一些题外话:这篇博客源自于实际的项目经历,项目中我负责对各类模型在Qt系统上的部署,从Libtorch到Pytorch再到TensorFlow的模型部署,都浅浅走了一遍,不透彻但能跑通了。
整体介绍:以TensorFlow训练DenseNet121分类CIFAR10的应用场景为例,讲模型在C++环境下的TensorRT加速部署。
名称 | 版本号 |
---|---|
TensorRT | TensorRT-7.2.3.4.Windows10.x86_64.cuda-11.1.cudnn8.1 |
tensorflow-gpu | 2.9.1 |
C++ Compiler | MSVC/14.29.30133 |
CUDA | 11.1 |
cuDNN | 8.4.1 |
libtorch | libtorch-1.8.2+cu111 |
pytorch | torch1.12.0+cu113 |
tf2onnx | 1.11.1 |
opencv | opencv-3.4.13 |
keras | 2.9.0 |
h5py | 3.9.0 |
Windows | Windows 10 家庭中文版 19044.1889 |
OpenCV | 3.4.13 |
模型部署整体的流程如下图所示:
[外链图片转存失败,源站可能有防盗链机制,建议将图片保存下来直接上传(img-lc6navg7-1661434427234)(博客.assets/onnx-workflow.png)]
可以参考链接:使用 TensorFlow、ONNX 和 TensorRT 加速深度学习推理
参考这篇博客,训练一个基于keras.application中的DenseNet网络的、处理Cifar10的模型,保存为.hdf5
格式。
我们在经典的DenNet121网络前加了resize层,使得网络能接收CIFAR10数据集中32x32x3
的数据。代码如下:
import matplotlib.pyplot as plt
import tensorflow as tf
import numpy as np
import keras as K
from keras import datasets, layers, models
def preprocess_data(X, Y):
"""pre-processes the data"""
X_p = X_p = K.applications.densenet.preprocess_input(X)
"""one hot encode target values"""
Y_p = K.utils.to_categorical(Y, 10)
return X_p, Y_p
"""load dataset"""
(trainX, trainy), (testX, testy) = K.datasets.cifar10.load_data()
x_train, y_train = preprocess_data(trainX, trainy)
x_test, y_test = preprocess_data(testX, testy)
""" USE DenseNet121"""
OldModel = K.applications.DenseNet121(include_top=False,input_tensor=None,weights='imagenet')
for layer in OldModel.layers[:149]:
layer.trainable = False
for layer in OldModel.layers[149:]:
layer.trainable = True
model = K.models.Sequential()
"""a lambda layer that scales up the data to the correct size"""
model.add(K.layers.Lambda(lambda x:K.backend.resize_images(x,height_factor=7,width_factor=7,data_format='channels_last')))
model.add(OldModel)
model.add(K.layers.Flatten())
model.add(K.layers.BatchNormalization())
model.add(K.layers.Dense(256, activation='relu'))
model.add(K.layers.Dropout(0.7))
model.add(K.layers.BatchNormalization())
model.add(K.layers.Dense(128, activation='relu'))
model.add(K.layers.Dropout(0.5))
model.add(K.layers.BatchNormalization())
model.add(K.layers.Dense(64, activation='relu'))
model.add(K.layers.Dropout(0.3))

■ 练习题目
上面的阅读材料中，作者在DenseNet121网络前加了resize层，这样做是为了让网络能接收什么数据？

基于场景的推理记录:
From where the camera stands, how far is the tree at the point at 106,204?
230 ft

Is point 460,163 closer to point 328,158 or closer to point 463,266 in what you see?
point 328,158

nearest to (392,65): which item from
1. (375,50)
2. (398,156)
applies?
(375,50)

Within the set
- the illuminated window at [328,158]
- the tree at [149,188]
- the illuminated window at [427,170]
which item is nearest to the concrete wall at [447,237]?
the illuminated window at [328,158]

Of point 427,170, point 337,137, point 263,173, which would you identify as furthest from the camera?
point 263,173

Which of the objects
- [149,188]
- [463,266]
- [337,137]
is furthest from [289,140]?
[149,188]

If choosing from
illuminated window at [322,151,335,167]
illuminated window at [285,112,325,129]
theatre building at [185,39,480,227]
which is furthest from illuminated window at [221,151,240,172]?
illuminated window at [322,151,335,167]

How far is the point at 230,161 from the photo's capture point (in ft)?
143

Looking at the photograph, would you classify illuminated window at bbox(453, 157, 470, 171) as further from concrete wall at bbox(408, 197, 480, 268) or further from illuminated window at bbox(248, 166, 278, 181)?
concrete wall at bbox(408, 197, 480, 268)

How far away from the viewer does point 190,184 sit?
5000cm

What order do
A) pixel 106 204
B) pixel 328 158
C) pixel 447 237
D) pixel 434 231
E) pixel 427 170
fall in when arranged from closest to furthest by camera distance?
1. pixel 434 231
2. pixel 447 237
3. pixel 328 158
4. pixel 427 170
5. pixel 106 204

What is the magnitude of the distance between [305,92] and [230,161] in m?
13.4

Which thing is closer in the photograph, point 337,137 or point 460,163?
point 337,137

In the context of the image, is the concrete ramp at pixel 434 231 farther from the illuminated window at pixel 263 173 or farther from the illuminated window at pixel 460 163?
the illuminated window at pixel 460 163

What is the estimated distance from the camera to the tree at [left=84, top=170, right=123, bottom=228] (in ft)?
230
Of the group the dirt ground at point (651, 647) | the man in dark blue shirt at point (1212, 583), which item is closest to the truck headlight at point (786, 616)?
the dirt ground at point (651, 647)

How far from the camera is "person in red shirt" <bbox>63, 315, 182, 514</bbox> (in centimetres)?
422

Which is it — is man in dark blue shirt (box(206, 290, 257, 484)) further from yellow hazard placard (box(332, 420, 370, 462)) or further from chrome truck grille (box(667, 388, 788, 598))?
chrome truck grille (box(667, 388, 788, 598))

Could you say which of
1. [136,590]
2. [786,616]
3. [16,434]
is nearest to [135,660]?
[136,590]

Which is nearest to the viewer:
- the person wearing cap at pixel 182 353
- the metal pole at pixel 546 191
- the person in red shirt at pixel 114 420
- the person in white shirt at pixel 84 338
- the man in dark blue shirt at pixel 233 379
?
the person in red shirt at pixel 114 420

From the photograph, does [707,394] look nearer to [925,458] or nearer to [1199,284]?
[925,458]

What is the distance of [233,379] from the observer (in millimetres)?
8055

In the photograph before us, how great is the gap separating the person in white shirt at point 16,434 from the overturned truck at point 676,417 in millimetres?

■ 书面作答
CIFAR10数据集中32x32x3的数据。